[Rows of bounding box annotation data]

■ ■ ■

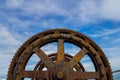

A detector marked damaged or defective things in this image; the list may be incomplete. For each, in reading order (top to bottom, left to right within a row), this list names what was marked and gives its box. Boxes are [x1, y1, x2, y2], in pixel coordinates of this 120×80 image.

rusty gear wheel [7, 28, 112, 79]
corroded metal [7, 28, 112, 79]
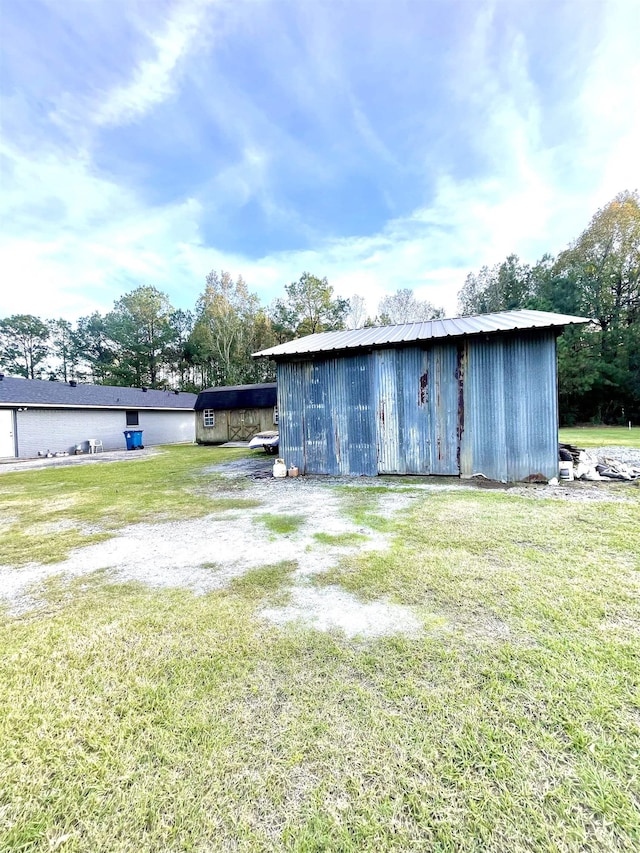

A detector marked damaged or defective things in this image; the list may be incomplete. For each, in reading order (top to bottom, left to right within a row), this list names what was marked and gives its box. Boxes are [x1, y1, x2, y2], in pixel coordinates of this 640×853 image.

rusty metal panel [460, 332, 560, 482]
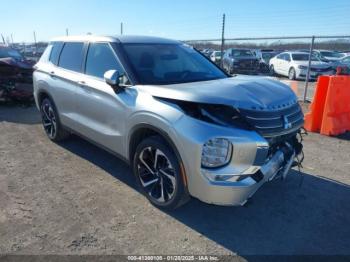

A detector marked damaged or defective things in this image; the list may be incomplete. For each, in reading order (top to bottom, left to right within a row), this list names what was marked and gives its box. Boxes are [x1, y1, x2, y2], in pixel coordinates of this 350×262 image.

wrecked vehicle [0, 46, 34, 103]
damaged hood [138, 75, 296, 110]
wrecked vehicle [34, 35, 304, 210]
cracked headlight [202, 137, 232, 168]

■ ■ ■

▶ [What this task involves] Render every line of the items above as a JSON list of strings, one string per line, skipping blank lines. Leave out the pictures.

▶ [Written solution]
[
  "A detector marked damaged or defective things in this image; the list may be incomplete. For each, in reading order (top to bottom, left to right within a row), this list names what was marked and gives its box. Boxes are [x1, y1, x2, y2], in pixel coordinates of this 120×80 image.",
  "rusty gear wheel [7, 28, 112, 79]",
  "corroded metal [7, 28, 112, 79]",
  "A detector marked damaged or defective things in this image; the list may be incomplete. For each, in reading order (top to bottom, left to right within a row), this list names what was marked and gives its box. Boxes are [x1, y1, x2, y2], in pixel coordinates of this 640×853 image.",
  "rusty metal panel [460, 332, 560, 482]",
  "A detector marked damaged or defective things in this image; the list may be incomplete. For each, in reading order (top to bottom, left to right within a row), this list names what was marked and gives its box. Boxes are [x1, y1, x2, y2], in pixel coordinates of this 350×262 image.",
  "wrecked vehicle [0, 46, 34, 103]",
  "damaged hood [138, 75, 296, 110]",
  "wrecked vehicle [34, 35, 304, 210]",
  "cracked headlight [202, 137, 232, 168]"
]